TASK DESCRIPTION:
Reproduce verbatim the portion of the article on Latinas in STEM starting with "Raised in a" and going on through "presence of familiarity.".

Mission Possible: Opening Doors for Latinas in STEM
Aerospace Engineering major Michaelle Ramos (‘22) looks to boost opportunities for a population STEM industries lack.
Warning! This rendering doesn't seem to have a data source.
When Michaelle “Michy” Ramos was 2, she saw the movie E.T. and knew exactly what she wanted to do with her life.
“Mama, quiero ir al espacio,” or “I want to go to space.”
Her mother asked if she was sure because it could be dangerous, to which Ramos responded, “I’m not afraid. I’m going to make sure E.T. is safe. I’m going to go to space.”
Born to a Nicaraguan mother and Cuban father, Latin culture was instilled in Ramos throughout her childhood in suburban Georgia and remains paramount in her life. It was the strong Latinas in her family who encouraged her passion telling her, “If you want something, go get it.”
Ramos’ first experiences in STEM were as a child by way of summer camps where she immediately noticed the disparity of males to females and the lack of ethnic diversity. In many instances, she was the only female and found it increasingly difficult to make connections with her predominantly male peers as she got older.
“It does get harder, and you do feel a little bit more out of place, especially not seeing Latinas in the field or people of color...any women in general,” she said.
In 2020, women made up 28.8% of STEM workers, only 2% of which were Latina.* There is a need for more Latina representation in STEM, and one of the keys to accomplishing that is outreach.
One of Ramos’ earliest outreach experiences, while not STEM-focused, was a catalyst for future community-based endeavors. In high school, she volunteered to assist less fortunate students during the holidays, a large portion of whom were Hispanic, and noticed that many of their parents did not speak English and were unable to communicate with those in charge.
Raised in a bilingual household, Ramos knew she could provide some assistance and offered to translate. As a result, she noticed an immediate shift in the parents’ comfort level and realized she was a link to them feeling heard and understood. The experience showed her the importance of being in the presence of familiarity.

DATA TO EXAMINE:
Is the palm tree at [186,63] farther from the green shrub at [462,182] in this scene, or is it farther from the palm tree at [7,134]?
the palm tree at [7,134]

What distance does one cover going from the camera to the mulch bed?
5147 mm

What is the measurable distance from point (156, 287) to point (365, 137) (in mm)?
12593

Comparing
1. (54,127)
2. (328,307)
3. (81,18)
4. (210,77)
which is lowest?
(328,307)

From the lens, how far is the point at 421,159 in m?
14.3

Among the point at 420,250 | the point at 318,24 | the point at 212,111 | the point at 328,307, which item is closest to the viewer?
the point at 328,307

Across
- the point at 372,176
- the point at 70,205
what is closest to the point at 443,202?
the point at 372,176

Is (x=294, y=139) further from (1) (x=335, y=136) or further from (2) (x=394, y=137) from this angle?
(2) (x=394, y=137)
---
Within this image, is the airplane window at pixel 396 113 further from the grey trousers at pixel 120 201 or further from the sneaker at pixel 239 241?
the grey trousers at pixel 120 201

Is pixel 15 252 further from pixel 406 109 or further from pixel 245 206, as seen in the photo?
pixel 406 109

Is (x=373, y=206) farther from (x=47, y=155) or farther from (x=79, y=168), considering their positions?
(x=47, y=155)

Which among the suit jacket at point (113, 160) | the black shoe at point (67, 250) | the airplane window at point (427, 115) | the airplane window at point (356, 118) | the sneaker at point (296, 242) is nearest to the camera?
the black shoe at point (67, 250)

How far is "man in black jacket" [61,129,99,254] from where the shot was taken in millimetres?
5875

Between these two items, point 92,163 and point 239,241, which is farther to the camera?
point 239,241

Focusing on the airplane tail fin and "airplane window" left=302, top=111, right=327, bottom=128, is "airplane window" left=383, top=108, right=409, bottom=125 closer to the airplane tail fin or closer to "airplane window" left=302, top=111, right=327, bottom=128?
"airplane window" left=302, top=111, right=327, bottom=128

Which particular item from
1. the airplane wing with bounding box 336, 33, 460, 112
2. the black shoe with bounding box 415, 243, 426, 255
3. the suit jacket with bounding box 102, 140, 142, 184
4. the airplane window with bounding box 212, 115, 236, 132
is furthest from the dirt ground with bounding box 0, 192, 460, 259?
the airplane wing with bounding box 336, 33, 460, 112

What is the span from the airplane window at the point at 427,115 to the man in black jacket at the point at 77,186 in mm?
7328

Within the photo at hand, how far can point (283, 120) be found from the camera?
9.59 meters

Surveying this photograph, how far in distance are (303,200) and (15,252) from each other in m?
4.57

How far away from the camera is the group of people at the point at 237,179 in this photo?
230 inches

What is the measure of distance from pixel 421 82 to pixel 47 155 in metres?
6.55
--
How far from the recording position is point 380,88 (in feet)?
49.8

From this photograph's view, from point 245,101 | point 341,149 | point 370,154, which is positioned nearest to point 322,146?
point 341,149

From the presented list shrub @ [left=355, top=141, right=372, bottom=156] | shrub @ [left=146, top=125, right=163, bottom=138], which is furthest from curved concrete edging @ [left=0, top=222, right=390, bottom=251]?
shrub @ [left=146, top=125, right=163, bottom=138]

WRITTEN ANSWER:
Raised in a bilingual household, Ramos knew she could provide some assistance and offered to translate. As a result, she noticed an immediate shift in the parents’ comfort level and realized she was a link to them feeling heard and understood. The experience showed her the importance of being in the presence of familiarity.